WHAT YOU ARE ASKED TO DO:
From the first entry to the last, copy the material exactly as it stands.

INPUT MATERIAL:

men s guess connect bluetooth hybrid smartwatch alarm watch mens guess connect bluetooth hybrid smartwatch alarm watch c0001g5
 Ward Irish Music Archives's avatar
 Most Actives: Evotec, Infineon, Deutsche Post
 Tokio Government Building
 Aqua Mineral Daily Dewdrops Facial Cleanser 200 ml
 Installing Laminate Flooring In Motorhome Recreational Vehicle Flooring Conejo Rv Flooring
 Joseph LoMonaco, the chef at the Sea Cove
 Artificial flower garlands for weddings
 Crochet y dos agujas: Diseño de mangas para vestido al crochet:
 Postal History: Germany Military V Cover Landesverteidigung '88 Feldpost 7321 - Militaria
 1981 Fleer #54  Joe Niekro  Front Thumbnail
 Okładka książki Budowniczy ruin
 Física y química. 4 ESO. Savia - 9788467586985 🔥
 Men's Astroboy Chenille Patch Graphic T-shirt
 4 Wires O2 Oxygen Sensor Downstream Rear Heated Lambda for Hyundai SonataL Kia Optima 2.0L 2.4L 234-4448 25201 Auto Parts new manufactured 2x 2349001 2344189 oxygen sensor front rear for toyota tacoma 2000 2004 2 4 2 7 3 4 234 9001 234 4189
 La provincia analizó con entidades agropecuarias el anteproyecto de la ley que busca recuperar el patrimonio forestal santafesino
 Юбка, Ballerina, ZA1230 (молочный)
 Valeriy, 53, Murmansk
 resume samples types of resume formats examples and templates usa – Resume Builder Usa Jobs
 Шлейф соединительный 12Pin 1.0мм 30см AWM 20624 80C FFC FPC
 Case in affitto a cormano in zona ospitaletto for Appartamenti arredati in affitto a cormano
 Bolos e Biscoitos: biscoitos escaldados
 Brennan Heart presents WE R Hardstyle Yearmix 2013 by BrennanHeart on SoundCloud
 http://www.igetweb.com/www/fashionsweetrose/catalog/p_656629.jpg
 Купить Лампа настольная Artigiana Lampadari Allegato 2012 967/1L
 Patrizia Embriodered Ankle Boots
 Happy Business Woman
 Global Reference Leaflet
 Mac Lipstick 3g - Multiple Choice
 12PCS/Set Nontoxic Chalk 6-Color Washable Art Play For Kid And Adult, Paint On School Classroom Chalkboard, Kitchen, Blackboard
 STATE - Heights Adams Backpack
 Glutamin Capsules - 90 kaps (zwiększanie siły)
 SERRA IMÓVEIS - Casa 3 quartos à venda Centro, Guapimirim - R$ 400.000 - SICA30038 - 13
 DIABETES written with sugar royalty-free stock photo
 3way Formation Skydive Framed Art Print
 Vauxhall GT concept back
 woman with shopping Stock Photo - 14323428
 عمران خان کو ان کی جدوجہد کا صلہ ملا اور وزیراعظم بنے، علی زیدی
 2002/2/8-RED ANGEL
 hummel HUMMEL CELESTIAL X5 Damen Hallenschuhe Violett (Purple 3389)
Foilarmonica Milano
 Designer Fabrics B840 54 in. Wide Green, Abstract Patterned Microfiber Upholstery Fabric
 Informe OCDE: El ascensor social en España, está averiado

ANSWER TO THIS TASK:
men s guess connect bluetooth hybrid smartwatch alarm watch mens guess connect bluetooth hybrid smartwatch alarm watch c0001g5
 Ward Irish Music Archives's avatar
 Most Actives: Evotec, Infineon, Deutsche Post
 Tokio Government Building
 Aqua Mineral Daily Dewdrops Facial Cleanser 200 ml
 Installing Laminate Flooring In Motorhome Recreational Vehicle Flooring Conejo Rv Flooring
 Joseph LoMonaco, the chef at the Sea Cove
 Artificial flower garlands for weddings
 Crochet y dos agujas: Diseño de mangas para vestido al crochet:
 Postal History: Germany Military V Cover Landesverteidigung '88 Feldpost 7321 - Militaria
 1981 Fleer #54  Joe Niekro  Front Thumbnail
 Okładka książki Budowniczy ruin
 Física y química. 4 ESO. Savia - 9788467586985 🔥
 Men's Astroboy Chenille Patch Graphic T-shirt
 4 Wires O2 Oxygen Sensor Downstream Rear Heated Lambda for Hyundai SonataL Kia Optima 2.0L 2.4L 234-4448 25201 Auto Parts new manufactured 2x 2349001 2344189 oxygen sensor front rear for toyota tacoma 2000 2004 2 4 2 7 3 4 234 9001 234 4189
 La provincia analizó con entidades agropecuarias el anteproyecto de la ley que busca recuperar el patrimonio forestal santafesino
 Юбка, Ballerina, ZA1230 (молочный)
 Valeriy, 53, Murmansk
 resume samples types of resume formats examples and templates usa – Resume Builder Usa Jobs
 Шлейф соединительный 12Pin 1.0мм 30см AWM 20624 80C FFC FPC
 Case in affitto a cormano in zona ospitaletto for Appartamenti arredati in affitto a cormano
 Bolos e Biscoitos: biscoitos escaldados
 Brennan Heart presents WE R Hardstyle Yearmix 2013 by BrennanHeart on SoundCloud
 http://www.igetweb.com/www/fashionsweetrose/catalog/p_656629.jpg
 Купить Лампа настольная Artigiana Lampadari Allegato 2012 967/1L
 Patrizia Embriodered Ankle Boots
 Happy Business Woman
 Global Reference Leaflet
 Mac Lipstick 3g - Multiple Choice
 12PCS/Set Nontoxic Chalk 6-Color Washable Art Play For Kid And Adult, Paint On School Classroom Chalkboard, Kitchen, Blackboard
 STATE - Heights Adams Backpack
 Glutamin Capsules - 90 kaps (zwiększanie siły)
 SERRA IMÓVEIS - Casa 3 quartos à venda Centro, Guapimirim - R$ 400.000 - SICA30038 - 13
 DIABETES written with sugar royalty-free stock photo
 3way Formation Skydive Framed Art Print
 Vauxhall GT concept back
 woman with shopping Stock Photo - 14323428
 عمران خان کو ان کی جدوجہد کا صلہ ملا اور وزیراعظم بنے، علی زیدی
 2002/2/8-RED ANGEL
 hummel HUMMEL CELESTIAL X5 Damen Hallenschuhe Violett (Purple 3389)
Foilarmonica Milano
 Designer Fabrics B840 54 in. Wide Green, Abstract Patterned Microfiber Upholstery Fabric
 Informe OCDE: El ascensor social en España, está averiado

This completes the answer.